Treize ans après l'excellent Jin-Roh, la brigade des loups on retrouve enfin Hiroyuki Okiura au poste de réalisateur. Avec près de sept ans de travail sur son second long-métrage on l'attendait au tournant. Alors le jeune prodige a-t-il réussi à nous éblouir une seconde fois ?
Nom Original: Momo e no Tegami
Réalisateur: Hiroyuki Okiura
Année de sortie : 2012
Genre: Aventure, Drame, Comédie
Studio: Production I.G.
Durée: 2h
La réponse à la question est oui. Pari réussi pour Okiura qui réalise un second film haut en couleur et d'une grande qualité, beaucoup plus joyeux que le premier. L'histoire suit la petite Momo, une fillette de 11 ans venant de déménager dans la campagne près de la mer de Seto avec sa mère. Boudeuse et énervée d'avoir quitté Tokyo, sa relation avec sa génitrice va de mal en pis depuis la mort de son père. Mais afin de prendre un nouveau départ, sa mère a tenu à venir en campagne, dans sa ville natale, en pensant que Momo réussirait enfin à traverser ce drame. De son côté, la petite ne pense qu'à une chose, la lettre que son père a tenté de lui écrire avant de mourir et qui ne contient que les mots "Chère Momo". En se demandant ce qu'il a essayé de lui écrire, la fillette s'enferme dans la solitude et ne voit que ses grands-parents et sa mère. Mais un jour, alors qu'elle discute avec sa grand-mère, elle lit un livre étrange parlant de dieux antiques. Dès lors, Momo constate des événements paranormaux dans sa maison. Les dieux seraient-ils là ? Et pourquoi ? Son père a-t-il un rapport avec cette histoire ?
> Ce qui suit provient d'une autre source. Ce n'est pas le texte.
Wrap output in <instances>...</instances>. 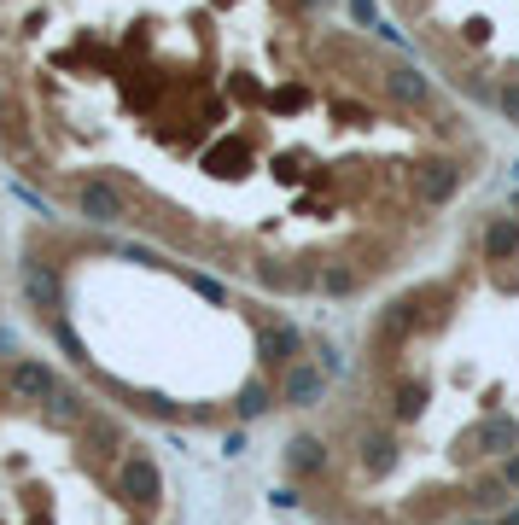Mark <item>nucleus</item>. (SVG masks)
I'll return each mask as SVG.
<instances>
[{
  "label": "nucleus",
  "instance_id": "obj_2",
  "mask_svg": "<svg viewBox=\"0 0 519 525\" xmlns=\"http://www.w3.org/2000/svg\"><path fill=\"white\" fill-rule=\"evenodd\" d=\"M426 65L519 129V0H391Z\"/></svg>",
  "mask_w": 519,
  "mask_h": 525
},
{
  "label": "nucleus",
  "instance_id": "obj_1",
  "mask_svg": "<svg viewBox=\"0 0 519 525\" xmlns=\"http://www.w3.org/2000/svg\"><path fill=\"white\" fill-rule=\"evenodd\" d=\"M0 146L88 228L345 298L485 170L362 0H0Z\"/></svg>",
  "mask_w": 519,
  "mask_h": 525
}]
</instances>
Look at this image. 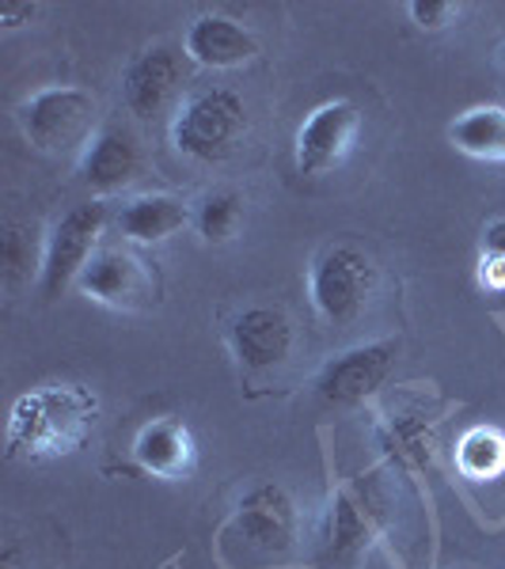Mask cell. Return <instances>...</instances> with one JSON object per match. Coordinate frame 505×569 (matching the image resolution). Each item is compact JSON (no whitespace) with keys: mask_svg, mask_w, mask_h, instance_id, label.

Très belle, l'histoire racontée par Lettre à Momo bénéficie d'un grand soin d'écriture et d'une mise en scène travaillée, parfaitement adaptée au style du film. Okiura réalise encore une superbe performance avec un film tout aussi fort que son premier mais nettement plus fantastique. Sous couvert d'une comédie dramatique hallucinée se véhiculent en réalité de nombreux messages forts sur la gestion d'une séparation, l'équilibre familial, l'importance de l'amitié et l'utilité de la solitude. Sans pour autant révolutionner le genre, l'oeuvre fait parfaitement son boulot et fonctionne à merveille. Chaque personnage a son petit quelque chose qui le rend unique et l'osmose créée entre eux par le biais de l'humour accroche indéniablement le spectateur pour l'embarquer dans cette aventure folle. Les trois dieux sont notamment vecteur de comique et devraient sans problème fasciner tous les publics, petits comme grands. Sur le fond toutefois, le film n'est pas parfait. En effet deux heures c'est un peu long pour ce qu'il y a à dire, une heure quarante aurait suffit. Du coup certaines phases sont un peu longues et il arrive une ou deux fois de décrocher du récit. Rien de bien grave mais c'est tout de même dommage pour les quelques minutes que ça dure. Autre point mais ça c'est purement personnel, j'ai du mal à accrocher à deux des trois dieux qui m'insupporte quelques fois. Evidemment c'est purement subjectif mais si ça m'est arrivé, ça arrivera à d'autres aussi alors autant le dire. Sinon hormis ces quelques défauts mineurs le film n'a rien à se reprocher.
Sur la forme le film est également très réussi. En même temps qui dit Okiura, sept ans de travail et Production I.G. dit forcément excellent résultat. Le chara-design est frais et original, se basant sur du convenu pour créer de l'unique, et la beauté des décors n'a rien à envier aux oeuvres de Miyazaki, Hosoda ou Shinkai. L'animation est également irréprochable, notamment celle de Momo qui bénéficie d'un excellent rendu, et sans exagérer le film peut rivaliser avec les plus grands chef-d'oeuvres technique. La bande-son est elle très belle et parfaitement dans l'ambiance quant aux doublages, si certains m'ont un peu déçu la qualité globale reste très bonne. A n'en pas douter les adeptes de la technique seront charmés par ce film. Lettre à Momo est donc un très beau et un très bon film qui illustre parfaitement les capacités d'Okiura et de son équipe. Je vous le conseille vivement si vous avez du temps, c'est une perle comme on en fait trop peu.